▶ **Extrait source**
La Vie Enregistrée : Mémoire, Machines et Signification
L'interview s'est conclue par une discussion prémonitoire sur la technologie du lifelogging, un thème exploré dans la nouvelle de Chiang, « The Truth of Fact, The Truth of Feeling ». Steve Hsu et Corey Washington ont envisagé un avenir où l'enregistrement vidéo constant — peut-être par des drones — pourrait capturer chaque instant, offrant une « mémoire parfaite » et la capacité de revoir objectivement les événements passés. Cette technologie promet de résoudre les disputes, de remettre en question les souvenirs embellis et, comme l'a noté Corey, de faciliter « l'angoisse concernant les choses que l'on a faites et qui ont pu nous mener sur une voie particulière ».

(Une série d'enregistrements)
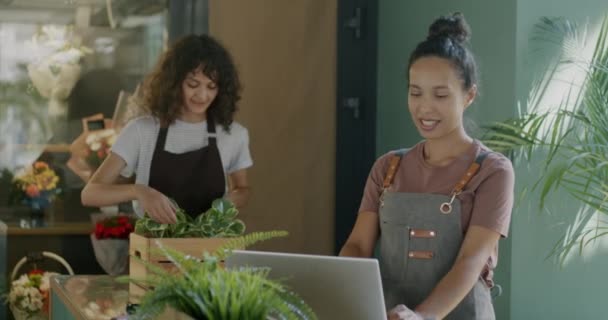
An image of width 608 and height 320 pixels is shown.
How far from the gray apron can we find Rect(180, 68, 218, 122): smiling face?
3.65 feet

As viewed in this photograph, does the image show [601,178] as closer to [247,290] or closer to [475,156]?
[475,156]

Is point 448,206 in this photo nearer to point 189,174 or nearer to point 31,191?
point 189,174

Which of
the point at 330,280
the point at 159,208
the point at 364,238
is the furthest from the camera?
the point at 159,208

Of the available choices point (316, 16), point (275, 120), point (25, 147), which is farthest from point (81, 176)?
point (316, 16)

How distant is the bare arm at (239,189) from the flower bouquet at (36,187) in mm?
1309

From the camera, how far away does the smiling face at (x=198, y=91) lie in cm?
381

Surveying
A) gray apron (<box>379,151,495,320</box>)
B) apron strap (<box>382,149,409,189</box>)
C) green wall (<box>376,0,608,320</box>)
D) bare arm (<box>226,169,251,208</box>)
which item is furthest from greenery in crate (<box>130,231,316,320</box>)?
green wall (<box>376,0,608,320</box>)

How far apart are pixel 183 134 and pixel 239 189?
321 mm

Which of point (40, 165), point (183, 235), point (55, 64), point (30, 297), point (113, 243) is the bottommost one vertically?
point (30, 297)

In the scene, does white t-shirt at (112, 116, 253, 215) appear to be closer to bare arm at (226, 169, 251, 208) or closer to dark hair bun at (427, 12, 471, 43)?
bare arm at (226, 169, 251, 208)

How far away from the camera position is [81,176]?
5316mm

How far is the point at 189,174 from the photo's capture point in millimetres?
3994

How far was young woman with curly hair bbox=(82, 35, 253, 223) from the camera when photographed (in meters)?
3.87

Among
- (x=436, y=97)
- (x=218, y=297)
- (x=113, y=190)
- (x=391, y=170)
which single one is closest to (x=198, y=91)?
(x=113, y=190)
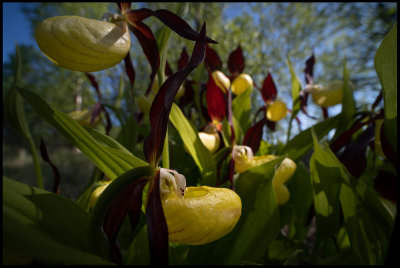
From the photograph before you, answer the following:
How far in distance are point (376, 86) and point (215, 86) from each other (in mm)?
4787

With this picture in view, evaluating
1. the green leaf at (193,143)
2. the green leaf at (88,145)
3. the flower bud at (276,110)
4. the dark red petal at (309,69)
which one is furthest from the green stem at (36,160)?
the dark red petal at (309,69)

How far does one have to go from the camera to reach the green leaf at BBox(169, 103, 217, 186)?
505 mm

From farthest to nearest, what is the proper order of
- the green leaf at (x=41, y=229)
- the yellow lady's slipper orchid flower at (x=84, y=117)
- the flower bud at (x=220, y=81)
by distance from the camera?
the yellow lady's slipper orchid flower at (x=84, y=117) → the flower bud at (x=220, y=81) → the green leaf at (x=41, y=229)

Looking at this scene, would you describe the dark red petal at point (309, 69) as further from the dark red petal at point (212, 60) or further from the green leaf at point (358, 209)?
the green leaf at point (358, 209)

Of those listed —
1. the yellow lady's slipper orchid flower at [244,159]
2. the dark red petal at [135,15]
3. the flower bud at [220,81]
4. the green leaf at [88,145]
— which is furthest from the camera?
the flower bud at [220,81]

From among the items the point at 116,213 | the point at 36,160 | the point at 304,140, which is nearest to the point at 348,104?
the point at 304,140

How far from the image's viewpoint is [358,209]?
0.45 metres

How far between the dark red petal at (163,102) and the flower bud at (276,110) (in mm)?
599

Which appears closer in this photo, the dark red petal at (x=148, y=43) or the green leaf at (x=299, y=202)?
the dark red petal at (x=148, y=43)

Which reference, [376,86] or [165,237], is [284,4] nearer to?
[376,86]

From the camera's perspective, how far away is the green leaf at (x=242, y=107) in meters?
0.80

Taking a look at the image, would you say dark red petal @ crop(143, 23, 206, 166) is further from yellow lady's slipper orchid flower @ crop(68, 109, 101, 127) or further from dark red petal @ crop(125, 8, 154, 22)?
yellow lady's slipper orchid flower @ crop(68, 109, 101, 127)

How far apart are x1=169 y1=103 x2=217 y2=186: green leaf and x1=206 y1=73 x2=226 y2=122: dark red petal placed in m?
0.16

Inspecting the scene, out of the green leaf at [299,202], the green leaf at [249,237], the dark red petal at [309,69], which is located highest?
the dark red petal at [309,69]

==

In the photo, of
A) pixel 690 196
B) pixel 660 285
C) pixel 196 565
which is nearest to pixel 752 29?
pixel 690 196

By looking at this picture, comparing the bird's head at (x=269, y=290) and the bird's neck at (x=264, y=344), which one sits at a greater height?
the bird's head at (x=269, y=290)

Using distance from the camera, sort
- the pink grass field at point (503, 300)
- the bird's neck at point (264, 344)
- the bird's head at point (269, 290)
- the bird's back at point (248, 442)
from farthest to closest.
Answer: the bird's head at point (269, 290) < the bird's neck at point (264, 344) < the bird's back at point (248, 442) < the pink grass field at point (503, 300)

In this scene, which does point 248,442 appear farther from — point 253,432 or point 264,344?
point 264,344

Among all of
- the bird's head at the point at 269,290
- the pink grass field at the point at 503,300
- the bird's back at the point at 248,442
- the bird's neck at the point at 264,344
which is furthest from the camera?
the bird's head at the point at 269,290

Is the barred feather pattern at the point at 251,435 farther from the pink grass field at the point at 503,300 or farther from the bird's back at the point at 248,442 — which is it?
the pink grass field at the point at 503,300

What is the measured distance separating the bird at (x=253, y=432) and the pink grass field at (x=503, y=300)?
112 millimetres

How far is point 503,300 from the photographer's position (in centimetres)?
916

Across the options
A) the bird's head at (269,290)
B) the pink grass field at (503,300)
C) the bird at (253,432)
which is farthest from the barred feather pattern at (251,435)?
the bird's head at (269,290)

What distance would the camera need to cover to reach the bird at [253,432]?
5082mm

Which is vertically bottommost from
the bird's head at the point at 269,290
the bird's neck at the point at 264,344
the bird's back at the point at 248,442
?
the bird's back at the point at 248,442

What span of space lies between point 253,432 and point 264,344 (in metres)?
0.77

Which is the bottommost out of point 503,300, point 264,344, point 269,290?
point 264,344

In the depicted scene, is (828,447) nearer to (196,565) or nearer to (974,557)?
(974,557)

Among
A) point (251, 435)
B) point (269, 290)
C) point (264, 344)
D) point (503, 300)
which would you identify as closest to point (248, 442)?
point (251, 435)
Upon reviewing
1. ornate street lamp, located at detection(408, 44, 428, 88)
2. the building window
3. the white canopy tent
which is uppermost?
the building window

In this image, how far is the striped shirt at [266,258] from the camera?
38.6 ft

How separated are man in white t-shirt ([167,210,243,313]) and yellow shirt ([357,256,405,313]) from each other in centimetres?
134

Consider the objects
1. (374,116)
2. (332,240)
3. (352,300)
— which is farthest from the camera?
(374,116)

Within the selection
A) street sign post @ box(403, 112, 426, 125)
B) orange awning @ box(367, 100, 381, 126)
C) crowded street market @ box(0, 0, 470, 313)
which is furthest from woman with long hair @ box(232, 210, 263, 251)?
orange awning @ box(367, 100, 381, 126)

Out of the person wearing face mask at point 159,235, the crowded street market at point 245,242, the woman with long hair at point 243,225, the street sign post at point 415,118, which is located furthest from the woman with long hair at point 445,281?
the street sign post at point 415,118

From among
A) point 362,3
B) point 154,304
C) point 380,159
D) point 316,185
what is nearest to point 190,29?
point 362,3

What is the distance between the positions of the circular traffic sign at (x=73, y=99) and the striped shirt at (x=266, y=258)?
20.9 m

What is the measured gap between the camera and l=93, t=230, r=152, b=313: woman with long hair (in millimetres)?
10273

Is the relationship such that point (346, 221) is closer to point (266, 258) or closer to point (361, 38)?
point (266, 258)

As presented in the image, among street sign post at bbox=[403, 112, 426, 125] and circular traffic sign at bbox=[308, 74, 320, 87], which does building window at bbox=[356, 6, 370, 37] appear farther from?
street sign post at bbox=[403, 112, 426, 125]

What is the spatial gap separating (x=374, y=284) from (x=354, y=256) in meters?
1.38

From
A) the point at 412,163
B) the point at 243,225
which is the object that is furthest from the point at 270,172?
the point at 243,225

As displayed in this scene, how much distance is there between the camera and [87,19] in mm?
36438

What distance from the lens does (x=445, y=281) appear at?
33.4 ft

▶ **Consignes**
#1 D'après l'extrait sur la vie enregistrée, par quel moyen l'enregistrement vidéo constant pourrait-il se faire ?
#2 Écrivez la suite de l'extrait sur la vie enregistrée, en reprenant après sa dernière phrase.

▶ **Réponses finales**
#1 Peut-être par des drones.

#2
Cependant, Chiang a apporté une nuance cruciale, se demandant si l'enregistrement constant enrichit réellement la vie. Il a postulé, un peu comme l'enregistrement d'un concert peut diminuer le souvenir expérientiel que l'on en a, que « votre propre souvenir du concert est plus faible parce qu'on l'a enregistré ». Il craignait que le fait de se fier aux séquences numériques n'affaiblisse la mémoire organique, laissant les individus « plus pauvres » de ce fait. La conversation a ensuite tourné autour des implications des souvenirs filtrés par l'IA — l'IA choisirait-elle vraiment les moments pour vous rendre plus heureux, ou, comme Chiang l'a suggéré avec ironie, « l'IA choisira-t-elle de vous montrer les souvenirs qui rendront Amazon plus heureux ? » Cela met en lumière les questions éthiques et existentielles profondes qui surgissent lorsque la technologie commence à médiatiser notre expérience même de la vie et de la mémoire.
Points Clés :
- La nouvelle de Chiang, « The Truth of Fact, The Truth of Feeling », explore les implications d'une mémoire parfaite et objective à travers le lifelogging.
- Il soulève des préoccupations selon lesquelles l'enregistrement numérique constant pourrait affaiblir la mémoire organique et expérientielle, nous rendant « plus pauvres ».
- La conversation spécule sur les souvenirs gérés par l'IA et si ceux-ci serviraient le bien-être de l'individu ou des intérêts commerciaux externes.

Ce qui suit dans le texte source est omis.